Although US steel producers U.S. Steel Corporation (X), AK Steel (AKS), and Steel Dynamics (STLD) have trade protections in the form of the Section 232 tariffs, the global steel pricing environment still affects US steel prices.
In this article, we’ll look at the outlook for global and Chinese steel prices.
Chinese steel prices
Although Chinese steel demand is widely expected to grow at a slower pace this year compared to last year, the country’s supply-side reforms are supporting prices. Rebar (reinforcing bar) prices in China are near a seven-year high on supply curbs.

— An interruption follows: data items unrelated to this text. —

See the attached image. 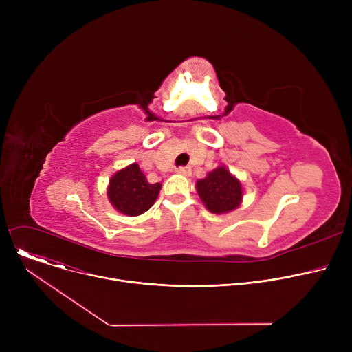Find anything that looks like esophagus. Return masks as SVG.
<instances>
[{"label":"esophagus","instance_id":"1","mask_svg":"<svg viewBox=\"0 0 352 352\" xmlns=\"http://www.w3.org/2000/svg\"><path fill=\"white\" fill-rule=\"evenodd\" d=\"M177 174H181V175H186V177H190L191 175V168L190 166H179V168L175 170Z\"/></svg>","mask_w":352,"mask_h":352}]
</instances>
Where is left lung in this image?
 <instances>
[{
    "mask_svg": "<svg viewBox=\"0 0 352 352\" xmlns=\"http://www.w3.org/2000/svg\"><path fill=\"white\" fill-rule=\"evenodd\" d=\"M197 192L212 214H227L239 207L243 201V187L226 166L208 173V175L197 181Z\"/></svg>",
    "mask_w": 352,
    "mask_h": 352,
    "instance_id": "left-lung-1",
    "label": "left lung"
}]
</instances>
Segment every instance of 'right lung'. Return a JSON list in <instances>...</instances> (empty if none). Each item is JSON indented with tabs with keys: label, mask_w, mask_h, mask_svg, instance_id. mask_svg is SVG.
Returning a JSON list of instances; mask_svg holds the SVG:
<instances>
[{
	"label": "right lung",
	"mask_w": 352,
	"mask_h": 352,
	"mask_svg": "<svg viewBox=\"0 0 352 352\" xmlns=\"http://www.w3.org/2000/svg\"><path fill=\"white\" fill-rule=\"evenodd\" d=\"M160 190L161 184L148 182L138 164L134 162L111 177L107 195L118 212L137 217L154 206Z\"/></svg>",
	"instance_id": "add662e5"
}]
</instances>
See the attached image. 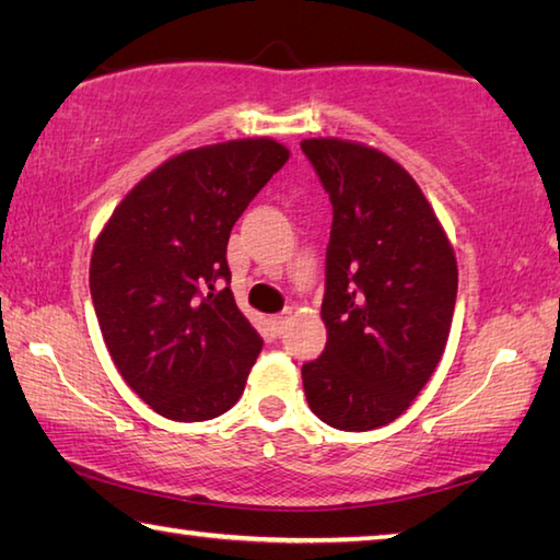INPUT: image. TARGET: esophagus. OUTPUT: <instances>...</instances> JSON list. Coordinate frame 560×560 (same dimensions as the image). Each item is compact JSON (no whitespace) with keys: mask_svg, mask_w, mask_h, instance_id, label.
<instances>
[{"mask_svg":"<svg viewBox=\"0 0 560 560\" xmlns=\"http://www.w3.org/2000/svg\"><path fill=\"white\" fill-rule=\"evenodd\" d=\"M287 324H289V311H283V314L271 318V326H273V330H277V334H281L283 326H287Z\"/></svg>","mask_w":560,"mask_h":560,"instance_id":"1","label":"esophagus"}]
</instances>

Nucor (NUE) is the largest rebar producer in North America.
Despite base metals coming under pressure from the US-China trade war, Chinese steel prices have shown resilience. Even steelmaking raw materials such as seaborne iron ore (CLF) have held their ground. Steel scrap prices have shown some weakness recently, but that could be attributed to the economic crisis in Turkey, the world’s largest scrap importer.
As Chinese steel exports have remained in check this year, global steel prices have also been largely stable. Several regions are planning to enforce measures against Chinese steel products to prevent import deflection following the Section 232 tariffs in the United States. To sum it up, despite the trade war noise, global macros look largely stable as far as the steel industry is concerned.